◆ **WHAT YOU HAVE TO DO**: Please gather every line of the items below that contains the word "Corporate", and copy each such line in full. Letter case counts.

Stored records
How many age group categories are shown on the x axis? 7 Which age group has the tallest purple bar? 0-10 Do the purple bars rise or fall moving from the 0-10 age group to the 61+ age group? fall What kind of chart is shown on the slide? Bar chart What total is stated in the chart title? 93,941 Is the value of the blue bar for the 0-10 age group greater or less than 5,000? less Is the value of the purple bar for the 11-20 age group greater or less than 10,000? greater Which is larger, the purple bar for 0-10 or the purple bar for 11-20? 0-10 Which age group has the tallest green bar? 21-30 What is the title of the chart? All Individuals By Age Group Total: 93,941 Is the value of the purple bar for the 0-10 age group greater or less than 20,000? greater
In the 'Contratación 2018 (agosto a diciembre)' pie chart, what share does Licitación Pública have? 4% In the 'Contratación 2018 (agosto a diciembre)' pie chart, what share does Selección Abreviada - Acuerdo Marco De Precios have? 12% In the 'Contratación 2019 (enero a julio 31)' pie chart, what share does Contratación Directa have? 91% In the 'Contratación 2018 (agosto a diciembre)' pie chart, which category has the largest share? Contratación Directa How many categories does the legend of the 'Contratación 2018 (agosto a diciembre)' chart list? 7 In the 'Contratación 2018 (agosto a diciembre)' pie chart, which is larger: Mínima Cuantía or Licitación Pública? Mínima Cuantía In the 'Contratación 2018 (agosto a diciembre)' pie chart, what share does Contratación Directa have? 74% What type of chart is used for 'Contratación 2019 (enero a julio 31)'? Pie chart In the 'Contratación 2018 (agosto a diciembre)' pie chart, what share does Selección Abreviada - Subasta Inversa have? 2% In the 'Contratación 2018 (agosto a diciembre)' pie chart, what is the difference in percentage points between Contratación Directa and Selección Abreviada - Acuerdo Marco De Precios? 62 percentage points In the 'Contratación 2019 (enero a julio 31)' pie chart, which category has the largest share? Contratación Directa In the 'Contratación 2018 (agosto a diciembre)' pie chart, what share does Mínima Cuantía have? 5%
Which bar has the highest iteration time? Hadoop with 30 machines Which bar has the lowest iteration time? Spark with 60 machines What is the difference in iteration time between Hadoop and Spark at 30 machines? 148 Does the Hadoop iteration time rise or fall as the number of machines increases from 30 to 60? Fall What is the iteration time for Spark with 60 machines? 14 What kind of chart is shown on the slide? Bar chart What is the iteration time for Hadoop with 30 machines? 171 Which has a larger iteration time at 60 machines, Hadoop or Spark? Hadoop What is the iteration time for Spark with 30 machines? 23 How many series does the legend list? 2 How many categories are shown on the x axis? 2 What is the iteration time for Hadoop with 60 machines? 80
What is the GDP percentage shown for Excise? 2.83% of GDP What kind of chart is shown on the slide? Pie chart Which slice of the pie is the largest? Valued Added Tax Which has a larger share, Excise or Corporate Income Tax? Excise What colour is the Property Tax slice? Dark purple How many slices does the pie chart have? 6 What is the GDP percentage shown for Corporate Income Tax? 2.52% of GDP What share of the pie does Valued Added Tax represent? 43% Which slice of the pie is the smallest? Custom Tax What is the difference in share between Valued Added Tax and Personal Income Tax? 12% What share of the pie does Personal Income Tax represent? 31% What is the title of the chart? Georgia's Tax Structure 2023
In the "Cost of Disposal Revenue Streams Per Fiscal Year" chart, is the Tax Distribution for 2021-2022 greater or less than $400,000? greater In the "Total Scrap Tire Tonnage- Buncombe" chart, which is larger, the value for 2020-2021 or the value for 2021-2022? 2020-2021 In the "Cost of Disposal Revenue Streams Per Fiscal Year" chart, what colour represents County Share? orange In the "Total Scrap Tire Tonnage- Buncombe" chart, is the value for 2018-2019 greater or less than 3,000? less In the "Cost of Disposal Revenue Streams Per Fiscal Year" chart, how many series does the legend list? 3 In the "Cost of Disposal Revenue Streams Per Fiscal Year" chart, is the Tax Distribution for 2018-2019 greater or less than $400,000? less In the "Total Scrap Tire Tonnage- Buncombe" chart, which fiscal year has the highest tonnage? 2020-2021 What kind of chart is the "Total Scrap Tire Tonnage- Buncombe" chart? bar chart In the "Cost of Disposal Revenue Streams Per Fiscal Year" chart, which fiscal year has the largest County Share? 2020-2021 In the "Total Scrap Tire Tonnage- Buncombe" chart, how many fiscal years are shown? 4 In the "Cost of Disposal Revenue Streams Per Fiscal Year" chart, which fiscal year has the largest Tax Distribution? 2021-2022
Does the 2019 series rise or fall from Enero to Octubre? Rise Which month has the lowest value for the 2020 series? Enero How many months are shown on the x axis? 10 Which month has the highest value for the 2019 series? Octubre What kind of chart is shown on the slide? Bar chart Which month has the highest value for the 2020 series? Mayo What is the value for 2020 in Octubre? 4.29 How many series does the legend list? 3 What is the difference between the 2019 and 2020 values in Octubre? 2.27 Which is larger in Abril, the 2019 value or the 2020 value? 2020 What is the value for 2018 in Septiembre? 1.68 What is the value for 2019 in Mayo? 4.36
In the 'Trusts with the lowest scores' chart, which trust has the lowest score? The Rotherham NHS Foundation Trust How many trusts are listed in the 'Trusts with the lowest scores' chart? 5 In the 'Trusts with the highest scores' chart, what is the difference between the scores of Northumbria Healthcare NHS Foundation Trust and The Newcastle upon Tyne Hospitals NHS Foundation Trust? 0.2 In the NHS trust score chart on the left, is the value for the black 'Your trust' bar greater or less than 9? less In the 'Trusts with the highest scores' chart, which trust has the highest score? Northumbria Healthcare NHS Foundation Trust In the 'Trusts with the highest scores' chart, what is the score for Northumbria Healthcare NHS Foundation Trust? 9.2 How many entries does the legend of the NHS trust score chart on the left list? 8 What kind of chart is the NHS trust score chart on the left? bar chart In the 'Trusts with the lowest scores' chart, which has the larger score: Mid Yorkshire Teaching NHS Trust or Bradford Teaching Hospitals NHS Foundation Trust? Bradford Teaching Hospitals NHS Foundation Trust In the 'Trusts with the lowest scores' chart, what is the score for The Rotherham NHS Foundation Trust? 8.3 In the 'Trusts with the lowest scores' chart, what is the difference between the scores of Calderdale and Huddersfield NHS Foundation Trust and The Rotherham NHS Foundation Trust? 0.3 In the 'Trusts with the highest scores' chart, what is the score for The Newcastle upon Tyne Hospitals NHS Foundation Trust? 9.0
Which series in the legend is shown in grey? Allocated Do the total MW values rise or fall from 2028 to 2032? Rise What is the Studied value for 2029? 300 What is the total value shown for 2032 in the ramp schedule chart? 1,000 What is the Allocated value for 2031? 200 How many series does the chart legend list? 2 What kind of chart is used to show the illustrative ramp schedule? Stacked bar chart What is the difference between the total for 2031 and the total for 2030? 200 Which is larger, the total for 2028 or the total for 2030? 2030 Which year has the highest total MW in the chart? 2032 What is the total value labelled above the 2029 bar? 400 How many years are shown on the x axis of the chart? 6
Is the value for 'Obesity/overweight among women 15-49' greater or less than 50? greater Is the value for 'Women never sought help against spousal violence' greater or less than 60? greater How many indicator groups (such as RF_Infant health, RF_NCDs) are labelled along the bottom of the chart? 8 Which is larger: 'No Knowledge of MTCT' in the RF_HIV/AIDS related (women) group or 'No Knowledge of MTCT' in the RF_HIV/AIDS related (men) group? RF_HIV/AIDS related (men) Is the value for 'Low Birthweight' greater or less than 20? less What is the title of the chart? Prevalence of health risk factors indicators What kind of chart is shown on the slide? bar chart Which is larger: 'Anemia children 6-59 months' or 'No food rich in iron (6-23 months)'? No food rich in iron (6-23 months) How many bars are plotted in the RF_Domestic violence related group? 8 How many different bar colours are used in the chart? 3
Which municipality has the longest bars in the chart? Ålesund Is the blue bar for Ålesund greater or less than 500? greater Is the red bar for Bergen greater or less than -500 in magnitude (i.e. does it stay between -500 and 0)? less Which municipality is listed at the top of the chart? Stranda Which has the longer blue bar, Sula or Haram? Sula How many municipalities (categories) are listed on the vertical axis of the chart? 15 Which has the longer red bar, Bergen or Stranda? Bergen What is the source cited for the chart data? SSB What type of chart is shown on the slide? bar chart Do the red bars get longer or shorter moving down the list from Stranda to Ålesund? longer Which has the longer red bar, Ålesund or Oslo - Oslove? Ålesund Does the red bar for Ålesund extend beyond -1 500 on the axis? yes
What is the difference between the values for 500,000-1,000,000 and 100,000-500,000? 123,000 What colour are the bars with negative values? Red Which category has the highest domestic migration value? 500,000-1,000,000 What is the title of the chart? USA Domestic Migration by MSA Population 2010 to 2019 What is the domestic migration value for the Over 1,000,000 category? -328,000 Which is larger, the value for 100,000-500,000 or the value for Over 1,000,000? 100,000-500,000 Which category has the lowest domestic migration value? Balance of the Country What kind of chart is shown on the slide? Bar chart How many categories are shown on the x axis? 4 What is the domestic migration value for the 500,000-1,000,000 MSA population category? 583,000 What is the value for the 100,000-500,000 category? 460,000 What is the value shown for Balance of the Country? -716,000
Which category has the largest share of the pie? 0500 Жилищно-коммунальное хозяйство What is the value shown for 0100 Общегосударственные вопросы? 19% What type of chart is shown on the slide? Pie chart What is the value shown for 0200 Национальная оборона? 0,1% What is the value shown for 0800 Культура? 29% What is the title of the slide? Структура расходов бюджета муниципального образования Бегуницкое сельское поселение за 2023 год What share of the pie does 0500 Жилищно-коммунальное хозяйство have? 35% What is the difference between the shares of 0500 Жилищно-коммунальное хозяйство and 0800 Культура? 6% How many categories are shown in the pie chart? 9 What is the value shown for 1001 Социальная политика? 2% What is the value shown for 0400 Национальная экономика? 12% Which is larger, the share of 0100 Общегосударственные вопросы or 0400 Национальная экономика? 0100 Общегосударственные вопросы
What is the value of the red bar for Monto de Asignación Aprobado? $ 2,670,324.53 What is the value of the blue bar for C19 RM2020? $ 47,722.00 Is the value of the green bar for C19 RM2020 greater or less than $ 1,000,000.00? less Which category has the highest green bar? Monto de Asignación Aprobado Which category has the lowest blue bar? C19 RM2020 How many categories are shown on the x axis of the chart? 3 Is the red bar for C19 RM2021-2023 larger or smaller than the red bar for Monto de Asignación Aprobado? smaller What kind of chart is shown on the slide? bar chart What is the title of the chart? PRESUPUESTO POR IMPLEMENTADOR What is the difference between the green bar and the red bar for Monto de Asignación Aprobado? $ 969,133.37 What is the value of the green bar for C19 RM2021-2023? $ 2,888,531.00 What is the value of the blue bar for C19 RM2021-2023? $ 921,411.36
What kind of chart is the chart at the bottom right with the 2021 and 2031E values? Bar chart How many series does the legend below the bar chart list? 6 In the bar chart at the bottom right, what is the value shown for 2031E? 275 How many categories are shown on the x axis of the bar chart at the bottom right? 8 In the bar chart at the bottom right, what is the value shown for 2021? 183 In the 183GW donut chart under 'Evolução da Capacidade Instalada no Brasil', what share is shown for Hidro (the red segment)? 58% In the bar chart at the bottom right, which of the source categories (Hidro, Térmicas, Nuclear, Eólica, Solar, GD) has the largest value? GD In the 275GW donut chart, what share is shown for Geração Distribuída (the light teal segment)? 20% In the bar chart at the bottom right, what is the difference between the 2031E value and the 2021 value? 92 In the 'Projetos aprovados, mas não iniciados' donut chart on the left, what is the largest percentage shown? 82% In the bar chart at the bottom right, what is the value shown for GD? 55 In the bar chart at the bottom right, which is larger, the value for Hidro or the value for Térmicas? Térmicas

◆ **RESPONSE TO THE EXERCISE**:
What is the GDP percentage shown for Excise? 2.83% of GDP What kind of chart is shown on the slide? Pie chart Which slice of the pie is the largest? Valued Added Tax Which has a larger share, Excise or Corporate Income Tax? Excise What colour is the Property Tax slice? Dark purple How many slices does the pie chart have? 6 What is the GDP percentage shown for Corporate Income Tax? 2.52% of GDP What share of the pie does Valued Added Tax represent? 43% Which slice of the pie is the smallest? Custom Tax What is the difference in share between Valued Added Tax and Personal Income Tax? 12% What share of the pie does Personal Income Tax represent? 31% What is the title of the chart? Georgia's Tax Structure 2023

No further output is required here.